**What is asked**
In the material below, find the line with "What exact distance"; set down that line and every line after it to the end, exactly, without pictures.

--- BEGIN Records to use ---

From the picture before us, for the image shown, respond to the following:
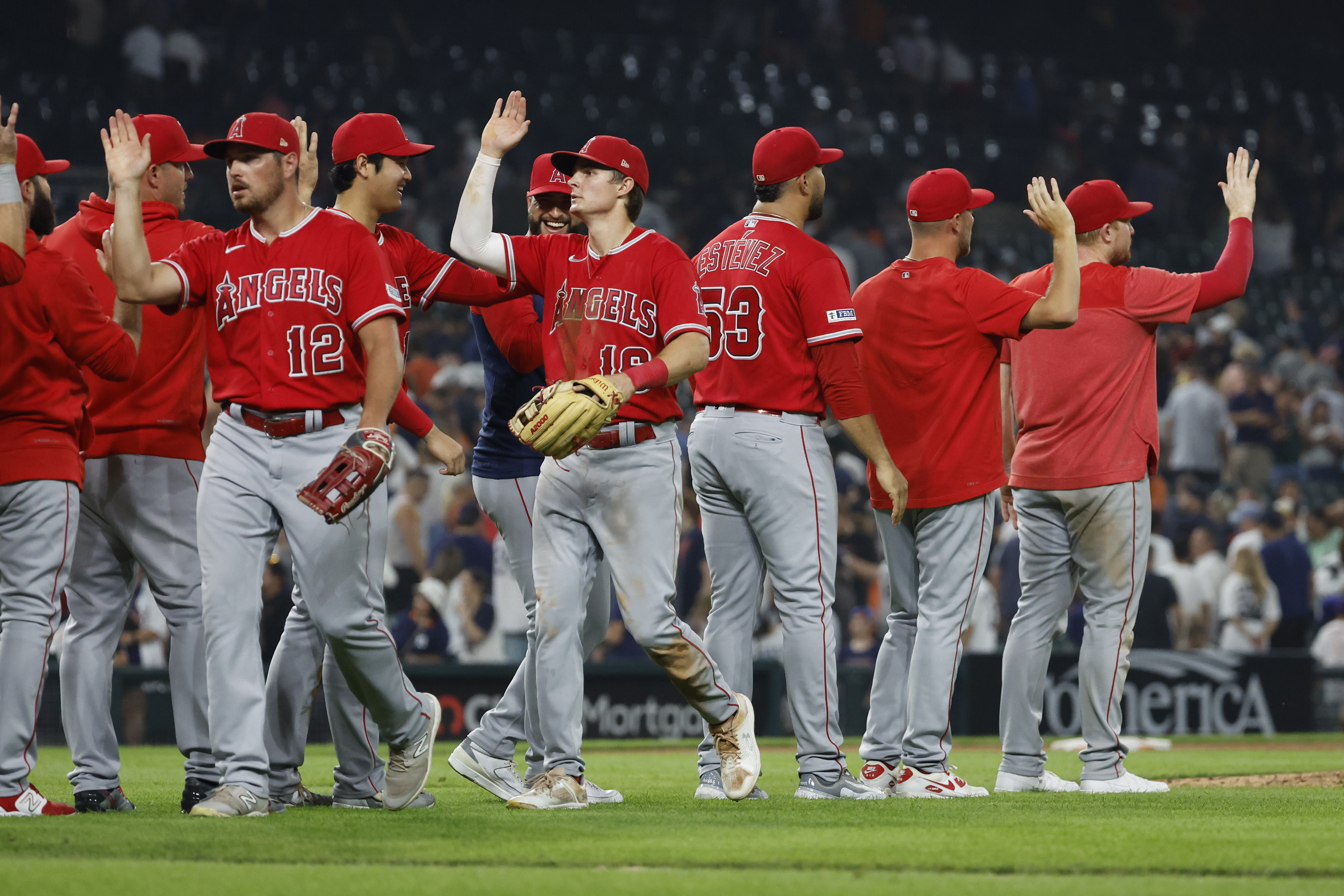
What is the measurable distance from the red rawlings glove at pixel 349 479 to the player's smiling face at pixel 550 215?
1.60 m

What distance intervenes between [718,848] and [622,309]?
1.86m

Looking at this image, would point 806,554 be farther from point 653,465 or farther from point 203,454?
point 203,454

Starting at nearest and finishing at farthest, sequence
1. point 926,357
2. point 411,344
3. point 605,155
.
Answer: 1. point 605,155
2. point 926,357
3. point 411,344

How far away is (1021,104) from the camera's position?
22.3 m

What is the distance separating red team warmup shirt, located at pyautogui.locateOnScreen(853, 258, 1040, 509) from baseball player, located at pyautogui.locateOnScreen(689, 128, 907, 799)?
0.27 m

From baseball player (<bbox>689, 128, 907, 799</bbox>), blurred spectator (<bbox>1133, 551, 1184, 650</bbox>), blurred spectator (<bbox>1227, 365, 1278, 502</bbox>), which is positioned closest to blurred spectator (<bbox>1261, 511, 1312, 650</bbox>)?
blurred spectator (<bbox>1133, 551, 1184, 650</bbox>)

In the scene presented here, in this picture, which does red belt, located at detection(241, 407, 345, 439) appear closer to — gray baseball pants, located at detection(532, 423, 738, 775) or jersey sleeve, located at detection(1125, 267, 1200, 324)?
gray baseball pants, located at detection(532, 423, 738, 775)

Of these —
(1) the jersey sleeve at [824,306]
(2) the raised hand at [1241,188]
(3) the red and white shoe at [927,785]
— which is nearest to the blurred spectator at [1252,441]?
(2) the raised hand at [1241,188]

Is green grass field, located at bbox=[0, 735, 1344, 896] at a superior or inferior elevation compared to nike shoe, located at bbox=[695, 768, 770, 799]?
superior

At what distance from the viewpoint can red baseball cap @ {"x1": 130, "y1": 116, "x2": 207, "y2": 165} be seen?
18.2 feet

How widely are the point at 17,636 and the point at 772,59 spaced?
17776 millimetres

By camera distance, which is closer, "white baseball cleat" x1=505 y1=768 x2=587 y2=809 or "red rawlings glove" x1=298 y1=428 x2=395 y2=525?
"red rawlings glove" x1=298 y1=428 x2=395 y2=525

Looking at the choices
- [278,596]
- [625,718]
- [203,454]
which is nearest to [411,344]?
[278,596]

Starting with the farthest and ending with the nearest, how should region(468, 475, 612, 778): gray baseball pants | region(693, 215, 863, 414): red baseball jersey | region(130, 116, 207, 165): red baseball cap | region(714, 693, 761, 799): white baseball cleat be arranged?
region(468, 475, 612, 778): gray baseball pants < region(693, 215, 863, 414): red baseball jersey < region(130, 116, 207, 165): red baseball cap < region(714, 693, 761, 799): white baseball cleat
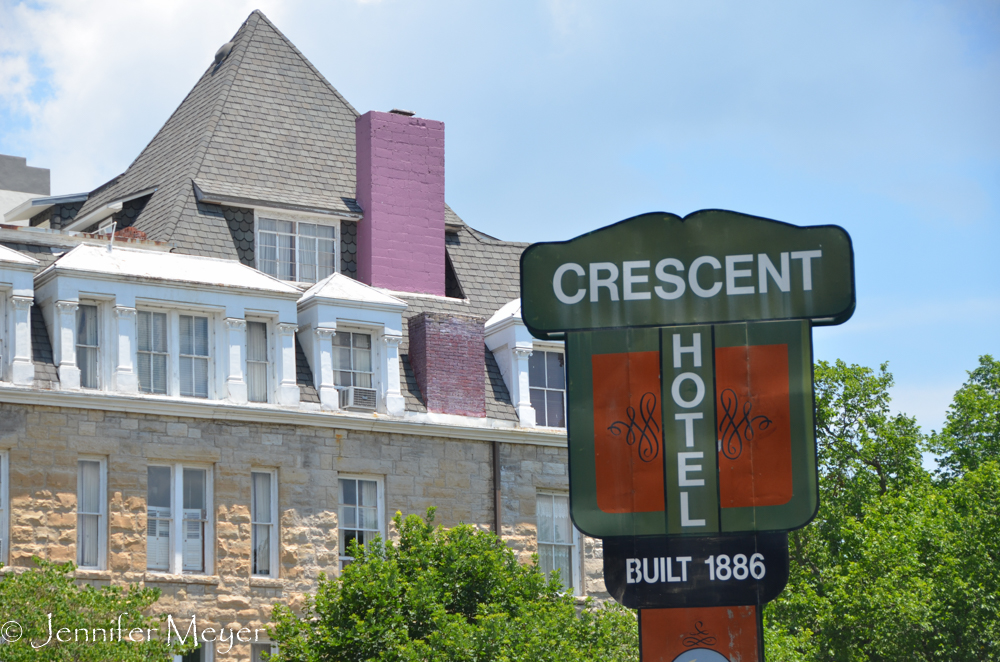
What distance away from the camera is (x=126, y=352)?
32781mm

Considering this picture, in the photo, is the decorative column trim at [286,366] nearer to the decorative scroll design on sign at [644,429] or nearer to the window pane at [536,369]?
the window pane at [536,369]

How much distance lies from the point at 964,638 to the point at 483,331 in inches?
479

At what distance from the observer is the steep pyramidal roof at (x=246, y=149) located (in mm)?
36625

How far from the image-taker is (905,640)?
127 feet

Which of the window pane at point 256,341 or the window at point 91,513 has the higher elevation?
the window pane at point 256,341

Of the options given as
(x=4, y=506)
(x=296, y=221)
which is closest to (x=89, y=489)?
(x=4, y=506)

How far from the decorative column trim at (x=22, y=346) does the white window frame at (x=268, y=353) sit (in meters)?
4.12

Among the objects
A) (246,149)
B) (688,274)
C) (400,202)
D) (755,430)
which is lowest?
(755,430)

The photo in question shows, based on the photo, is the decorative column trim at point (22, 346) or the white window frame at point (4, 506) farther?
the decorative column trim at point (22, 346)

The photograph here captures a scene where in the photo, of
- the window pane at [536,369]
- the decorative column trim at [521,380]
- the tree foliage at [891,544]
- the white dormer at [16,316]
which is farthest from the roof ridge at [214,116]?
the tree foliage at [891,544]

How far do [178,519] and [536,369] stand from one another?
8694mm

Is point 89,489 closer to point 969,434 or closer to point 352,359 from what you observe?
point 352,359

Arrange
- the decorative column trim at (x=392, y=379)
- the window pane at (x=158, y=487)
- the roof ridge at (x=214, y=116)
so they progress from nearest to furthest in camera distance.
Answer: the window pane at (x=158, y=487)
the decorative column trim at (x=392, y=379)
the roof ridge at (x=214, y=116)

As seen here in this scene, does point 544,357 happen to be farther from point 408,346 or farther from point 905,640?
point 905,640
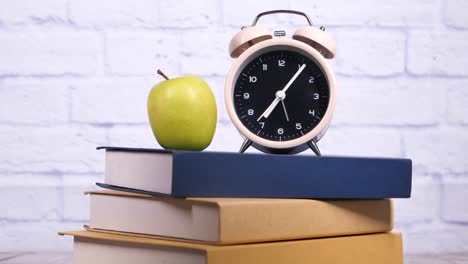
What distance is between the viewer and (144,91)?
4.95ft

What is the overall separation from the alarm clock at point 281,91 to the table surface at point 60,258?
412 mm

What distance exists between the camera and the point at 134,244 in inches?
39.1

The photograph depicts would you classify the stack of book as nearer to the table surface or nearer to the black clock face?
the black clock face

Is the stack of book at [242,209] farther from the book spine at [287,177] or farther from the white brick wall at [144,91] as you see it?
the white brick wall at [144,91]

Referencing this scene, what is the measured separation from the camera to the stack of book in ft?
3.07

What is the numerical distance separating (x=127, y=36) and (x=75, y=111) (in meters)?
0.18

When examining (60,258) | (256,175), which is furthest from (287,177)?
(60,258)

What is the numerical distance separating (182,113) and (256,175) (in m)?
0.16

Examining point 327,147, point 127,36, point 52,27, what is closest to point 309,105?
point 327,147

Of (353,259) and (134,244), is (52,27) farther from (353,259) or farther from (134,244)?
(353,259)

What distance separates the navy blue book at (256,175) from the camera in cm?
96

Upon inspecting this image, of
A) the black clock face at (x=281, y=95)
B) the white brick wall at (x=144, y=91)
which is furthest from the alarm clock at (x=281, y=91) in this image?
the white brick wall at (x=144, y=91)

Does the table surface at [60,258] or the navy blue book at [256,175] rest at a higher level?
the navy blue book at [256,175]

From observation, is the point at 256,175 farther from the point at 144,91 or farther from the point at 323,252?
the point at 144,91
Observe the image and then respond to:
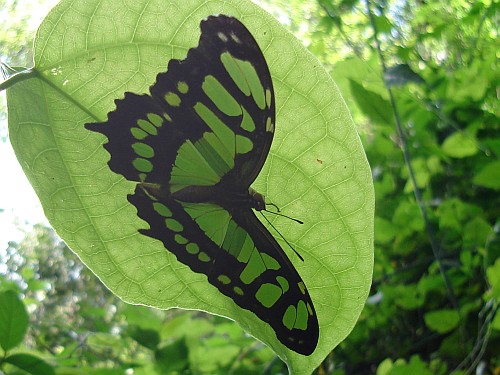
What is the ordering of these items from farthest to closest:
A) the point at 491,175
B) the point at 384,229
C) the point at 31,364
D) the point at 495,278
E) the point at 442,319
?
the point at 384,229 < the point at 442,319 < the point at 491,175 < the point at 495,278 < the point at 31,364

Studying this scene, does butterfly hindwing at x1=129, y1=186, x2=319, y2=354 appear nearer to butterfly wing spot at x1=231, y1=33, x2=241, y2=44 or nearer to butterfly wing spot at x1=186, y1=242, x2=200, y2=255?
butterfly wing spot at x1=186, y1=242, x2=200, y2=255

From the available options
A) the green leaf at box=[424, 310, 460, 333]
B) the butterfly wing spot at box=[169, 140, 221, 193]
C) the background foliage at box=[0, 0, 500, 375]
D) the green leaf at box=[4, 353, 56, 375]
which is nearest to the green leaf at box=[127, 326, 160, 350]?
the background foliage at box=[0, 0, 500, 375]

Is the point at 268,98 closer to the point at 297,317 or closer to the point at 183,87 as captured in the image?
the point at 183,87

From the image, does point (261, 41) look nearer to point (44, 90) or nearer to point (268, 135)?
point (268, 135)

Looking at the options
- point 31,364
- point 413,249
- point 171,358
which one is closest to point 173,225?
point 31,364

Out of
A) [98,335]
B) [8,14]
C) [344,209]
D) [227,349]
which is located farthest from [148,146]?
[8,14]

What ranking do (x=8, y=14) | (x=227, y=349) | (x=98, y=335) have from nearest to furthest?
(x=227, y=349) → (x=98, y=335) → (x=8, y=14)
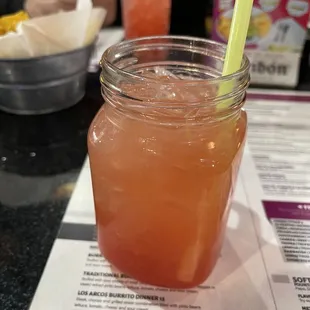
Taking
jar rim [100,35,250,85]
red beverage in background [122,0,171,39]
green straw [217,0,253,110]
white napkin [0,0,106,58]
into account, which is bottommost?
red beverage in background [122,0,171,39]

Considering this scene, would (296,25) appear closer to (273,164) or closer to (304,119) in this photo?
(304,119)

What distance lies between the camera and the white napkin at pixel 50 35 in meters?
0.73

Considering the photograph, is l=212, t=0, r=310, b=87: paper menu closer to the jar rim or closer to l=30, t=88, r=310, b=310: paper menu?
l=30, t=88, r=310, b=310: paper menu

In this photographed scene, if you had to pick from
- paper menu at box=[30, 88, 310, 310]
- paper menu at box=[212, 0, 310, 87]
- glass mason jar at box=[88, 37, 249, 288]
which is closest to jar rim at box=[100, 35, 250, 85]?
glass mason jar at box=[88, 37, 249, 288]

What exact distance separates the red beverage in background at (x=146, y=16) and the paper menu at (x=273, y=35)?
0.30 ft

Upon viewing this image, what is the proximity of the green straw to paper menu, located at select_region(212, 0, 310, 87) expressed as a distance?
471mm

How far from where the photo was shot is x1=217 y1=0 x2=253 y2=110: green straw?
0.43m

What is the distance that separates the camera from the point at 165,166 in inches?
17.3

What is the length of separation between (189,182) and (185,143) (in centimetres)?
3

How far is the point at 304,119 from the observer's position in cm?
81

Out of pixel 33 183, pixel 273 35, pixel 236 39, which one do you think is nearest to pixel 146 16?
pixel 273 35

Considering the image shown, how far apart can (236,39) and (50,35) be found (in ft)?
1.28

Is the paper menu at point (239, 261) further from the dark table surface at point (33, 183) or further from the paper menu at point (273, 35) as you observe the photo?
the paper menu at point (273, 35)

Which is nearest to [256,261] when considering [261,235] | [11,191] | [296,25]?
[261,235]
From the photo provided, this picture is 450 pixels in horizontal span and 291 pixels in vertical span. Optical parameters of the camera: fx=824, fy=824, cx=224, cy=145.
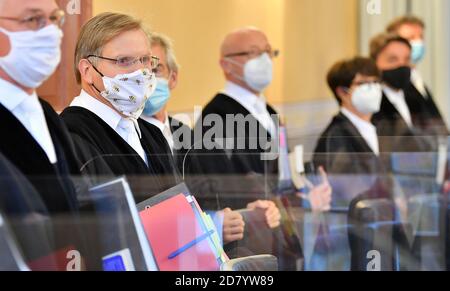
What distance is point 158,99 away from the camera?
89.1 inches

--- END Records to use ---

**Exercise response**
What exact distance separates the red beverage in background at (x=146, y=16) and the paper menu at (x=273, y=35)?
0.30 ft

Upon viewing this image, what is the proximity of the green straw to paper menu, located at select_region(212, 0, 310, 87) expressed as a distance?
471mm

How far from where the photo was shot is x1=217 y1=0 x2=253 y2=110: green straw?
0.43m

What is the distance that separates the camera from the point at 165,166 in inches?
17.3

What is the length of separation between (189,182) and (185,143) (in centimetres)?
3

How far is the point at 304,119 from the observer's position in cm?
81

Out of pixel 33 183, pixel 273 35, pixel 236 39, which one do you think is nearest to pixel 146 16?
pixel 273 35

Considering the image shown, how far apart can (236,39) and (50,35) be found (in ft)?
1.28

Is the paper menu at point (239, 261) further from the dark table surface at point (33, 183) or further from the paper menu at point (273, 35) as you observe the photo?
the paper menu at point (273, 35)

Which is nearest to [256,261] when considering [261,235] | [11,191] | [296,25]?
[261,235]
From the photo provided, this picture is 450 pixels in horizontal span and 291 pixels in vertical span. Optical parameters of the camera: fx=824, fy=824, cx=224, cy=145.
What distance is point 158,99 away from the camera?
89.1 inches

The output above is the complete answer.